Abstract
Purpose :
Glaucoma is the leading cause of blindness and, unfortunately, currently irreversible. Although the elevated intraocular pressure (IOP) has been considered as the strongest risk factor and the optic nerve head (ONH) as the critical damage site, no one has detected exactly how it happens. We elucidated how elevated IOP exerted primary biomechanical damage on never fiber and retinal neurons.
Methods :
Thirty mice were used for this study. IOP in the left eye was elevated to 50 mm Hg and sustained for 2hours, and the right eye was used as acontrol. To study biomechanical damage, retina was fixed during elevated IOP. Propidium iodide was injected into the vitreous of each eye to study necrosis, whole mount(n=5) and section(n=5)of retina was achieved.

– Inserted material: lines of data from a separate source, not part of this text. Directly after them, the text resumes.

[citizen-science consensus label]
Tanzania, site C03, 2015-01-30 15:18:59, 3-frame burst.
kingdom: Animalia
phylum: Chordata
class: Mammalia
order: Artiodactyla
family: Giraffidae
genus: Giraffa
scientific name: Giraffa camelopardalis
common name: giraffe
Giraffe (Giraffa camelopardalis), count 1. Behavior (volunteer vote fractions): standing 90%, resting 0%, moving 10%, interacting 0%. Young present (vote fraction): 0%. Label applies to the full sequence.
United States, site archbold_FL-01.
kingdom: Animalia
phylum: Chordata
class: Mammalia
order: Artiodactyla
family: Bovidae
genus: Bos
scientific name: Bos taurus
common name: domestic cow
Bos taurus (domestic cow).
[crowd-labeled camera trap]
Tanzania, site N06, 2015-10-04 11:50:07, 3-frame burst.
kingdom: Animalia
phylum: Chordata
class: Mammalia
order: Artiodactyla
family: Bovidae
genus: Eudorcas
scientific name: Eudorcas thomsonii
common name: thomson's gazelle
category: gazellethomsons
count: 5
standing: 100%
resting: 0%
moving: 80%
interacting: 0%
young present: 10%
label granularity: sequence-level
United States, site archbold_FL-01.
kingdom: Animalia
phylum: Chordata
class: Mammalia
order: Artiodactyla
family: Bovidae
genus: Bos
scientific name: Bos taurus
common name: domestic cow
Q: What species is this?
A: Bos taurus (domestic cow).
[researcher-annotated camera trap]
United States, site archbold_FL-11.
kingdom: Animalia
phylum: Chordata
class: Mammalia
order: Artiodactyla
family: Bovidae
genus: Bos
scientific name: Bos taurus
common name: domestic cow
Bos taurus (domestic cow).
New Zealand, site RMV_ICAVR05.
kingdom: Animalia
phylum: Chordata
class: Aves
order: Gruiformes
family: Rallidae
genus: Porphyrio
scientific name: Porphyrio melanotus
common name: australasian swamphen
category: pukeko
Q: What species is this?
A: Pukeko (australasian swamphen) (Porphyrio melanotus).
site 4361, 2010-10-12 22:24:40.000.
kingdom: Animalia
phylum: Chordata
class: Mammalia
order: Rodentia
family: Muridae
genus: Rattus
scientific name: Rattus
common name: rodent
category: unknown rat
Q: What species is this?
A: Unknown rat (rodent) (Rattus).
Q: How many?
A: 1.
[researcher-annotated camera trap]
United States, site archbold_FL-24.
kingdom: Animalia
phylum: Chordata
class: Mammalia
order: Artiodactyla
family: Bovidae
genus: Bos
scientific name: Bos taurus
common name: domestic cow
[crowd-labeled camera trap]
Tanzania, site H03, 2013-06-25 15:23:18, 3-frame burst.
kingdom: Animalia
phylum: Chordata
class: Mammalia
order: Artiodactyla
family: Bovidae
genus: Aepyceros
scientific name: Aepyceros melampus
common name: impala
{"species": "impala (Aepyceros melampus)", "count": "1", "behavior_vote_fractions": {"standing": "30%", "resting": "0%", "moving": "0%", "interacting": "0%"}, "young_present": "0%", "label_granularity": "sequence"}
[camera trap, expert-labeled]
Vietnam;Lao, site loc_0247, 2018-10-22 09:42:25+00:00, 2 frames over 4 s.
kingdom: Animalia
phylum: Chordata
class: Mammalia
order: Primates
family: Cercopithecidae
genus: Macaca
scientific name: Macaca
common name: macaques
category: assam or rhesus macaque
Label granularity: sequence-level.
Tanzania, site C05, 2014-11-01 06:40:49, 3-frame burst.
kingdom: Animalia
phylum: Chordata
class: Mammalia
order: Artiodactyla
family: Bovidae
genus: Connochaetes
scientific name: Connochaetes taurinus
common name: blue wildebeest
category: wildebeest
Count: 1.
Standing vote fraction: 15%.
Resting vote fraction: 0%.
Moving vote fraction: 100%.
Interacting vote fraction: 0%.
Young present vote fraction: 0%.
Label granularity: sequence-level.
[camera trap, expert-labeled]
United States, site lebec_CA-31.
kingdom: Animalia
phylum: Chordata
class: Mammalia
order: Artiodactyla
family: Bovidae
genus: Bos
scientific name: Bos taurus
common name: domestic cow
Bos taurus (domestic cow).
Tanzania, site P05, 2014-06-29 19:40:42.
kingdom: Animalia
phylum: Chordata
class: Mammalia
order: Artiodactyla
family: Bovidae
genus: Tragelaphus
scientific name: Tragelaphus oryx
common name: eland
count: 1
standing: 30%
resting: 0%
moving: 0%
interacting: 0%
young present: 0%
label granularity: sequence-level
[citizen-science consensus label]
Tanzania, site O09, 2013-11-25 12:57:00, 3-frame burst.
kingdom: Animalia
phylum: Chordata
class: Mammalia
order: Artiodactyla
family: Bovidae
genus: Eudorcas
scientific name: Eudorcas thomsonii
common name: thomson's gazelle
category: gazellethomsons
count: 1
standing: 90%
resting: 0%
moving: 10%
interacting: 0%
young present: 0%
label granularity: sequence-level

Antibody to GABA, glycine transport1(GLYT-1), Parvalbumin, Brn3a were used to distinguish cell type.TUNEL was performed to study apoptosis in retinal section after 6hrs of ocular hypertension(n=5). Antibody to neurofilament, synaptic vesicle 2(sv2) were used to study NF break and leakage in retinal whole mount(n=15) fixed during elevated IOP. All photographs were achieved using confocal microscopy.
Results :
Here we show that, instead of the ONH, the elevated IOP damaged the peripheral retina directly in an acute ocular hypertension mouse model. The damage started with necrosis major in amacrine cells and minor in retinal ganglion cells (RGCs) and bipolar cells, followed by apoptosis major in RGCs and minor in amacrine cells. The immediate damage includes the break of nerve fibers and the leakage of an intracellular synaptic vesicle protein SV2
Conclusions :
This study reveals a novel mechanism for acute ocular hypertension.
This is an abstract that was submitted for the 2018 ARVO Annual Meeting, held in Honolulu, Hawaii, April 29 - May 3, 2018.